О бабушке Феодосье, папиной маме, наша мама отзывалась плохо. Когда окончилась война, мама осталась одна с пятью детьми. До войны директор любавичской школы Чернухин женился на папиной сестре. К началу войны у них было трое детей. Чернухин уцелел, вернулся домой. Но Зину его во время войны убило в лесу деревом. Трое малышей, как птенцы, раскрыли клювики отцу навстречу. Чернухин поседел… Встретился с нашей мамой, женой брата его жены Зины, чтобы обсудить возможность объединения фактически кровных восьми детей в новой семье Чернухина и мамы, чтобы вырастить ораву родных детей. Мама была рада такой возможности. Однако Феодосия, выслушав зятя, сказала:

– Заморыши Ульяны неровня твоим детям. А тебе, Фёдор Григорьевич, человеку большого полёта, место не здесь, а в Москве!

И – о Боже! – мужчина, воин, герой, орёл послушался бредящей старухи и укатил со своими детьми в Москву! И в Москву к зятю, успевшему там жениться на женщине с двумя мальчиками возраста его девочек, Феодосья повела пешком из Любавичей свою корову. Вела две недели, пасла, поила, доила, собирала сметану, била масло каким-то образом. Мыслила, что за настоящий подвиг с коровой её примут в Москве и обласкают! Но всё получилось наоборот. Корову с маслом москвичка взяла, а старуху деревенскую на порог не пустила! Вскоре москвичка и детей Чернухина выставила за дверь. Между детьми москвички и Чернухина началась война не на жизнь, а на смерть!

Боже мой! Своим категорическим «неровня» Феодосья обрекла маму и нас на психологическую муку, ввергла нас в перманентную нищету, поставила психику мамы на лезвие бритвы, на котором она балансировала долгие годы. Но и судьбы якобы «любимых» внуков от дочери, добровольно отданных Феодосией в жестокие руки московской невестки, бабушка Феодосия исковеркала так, что двое, с трудом дотерпев до окончания 7-го класса, убежали из московского дома. Третья, старшая и более терпеливая, 9-10-е классы заканчивала, живя под лестницей в подъезде. Представить трудно, чтобы отец любимых детей подпал под женский прессинг с такой силой, что предал своих детей! В настоящее время (2023 год) девочки умерли, а сын Валерий выкарабкался. Совершенно случайно после выхода моей книги «Цена войны» в 2020 году в издательство «У Никитских ворот» пришло письмо из Новосибирска от сына Валерия. В его руки как-то попала моя книга, в которой он нашёл историю жизни их семьи и меня, свою двоюродную прабабушку по маминой линии. Валерия уже не было в живых, телефонные разговоры были с его сыном. Но контакты как-то не установились, несмотря на моё желание наладить связь.
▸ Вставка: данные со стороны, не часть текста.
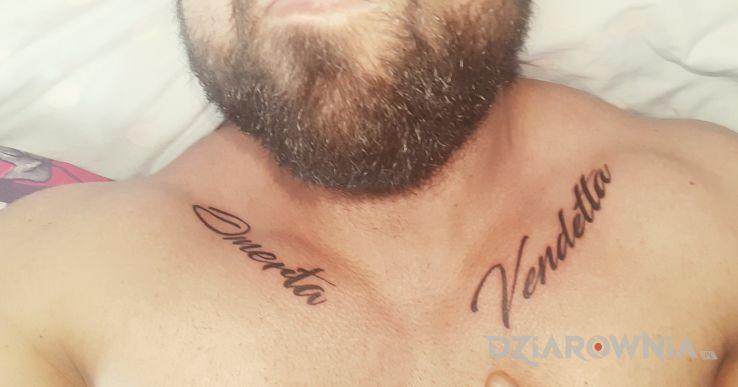 Tatuaż omerta i vendetta - napisy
Из разговоров с сёстрами по мере созревания моего сознания, психики у меня складывался по крупицам образ папы. На старшую сестру Таню была возложена ответственность за всех остальных детей, за проказы которых она отвечала перед папой. Папа был строг. Очень нравилось Тане, когда всей семьёй они ездили в пролётке в гости. Особенно эмоционально рассказывала она об одной зимней поездке. Много позже, когда мы в хоре выучили на английском языке Jingle Bells, на основе английского текста под впечатлением рассказа Тани я написала свой стишок:

 
Снег скрипит, снег скрипит,
И мороз трещит.
В Новогодье кровь играет,
Радость каждому сулит!
 

И Миша, брат, на мой вопрос о папе вспомнил, как радовался он, когда строили новый дом. Как интересно было ему наблюдать возведение венцов. Рождение крыши его поражало. Радовало, как папа управлял стройкой. Строители к нему прислушивались. Папа всё знал! Не забывались Мише и горькие моменты. Однажды они пилили с папой дрова. Миша – дошкольник, а пила огромная, в две ручки, бревно толстое, сил не хватает, чтобы равномерно тянуть пилу туда-сюда. Папа злился, а Миша плакал.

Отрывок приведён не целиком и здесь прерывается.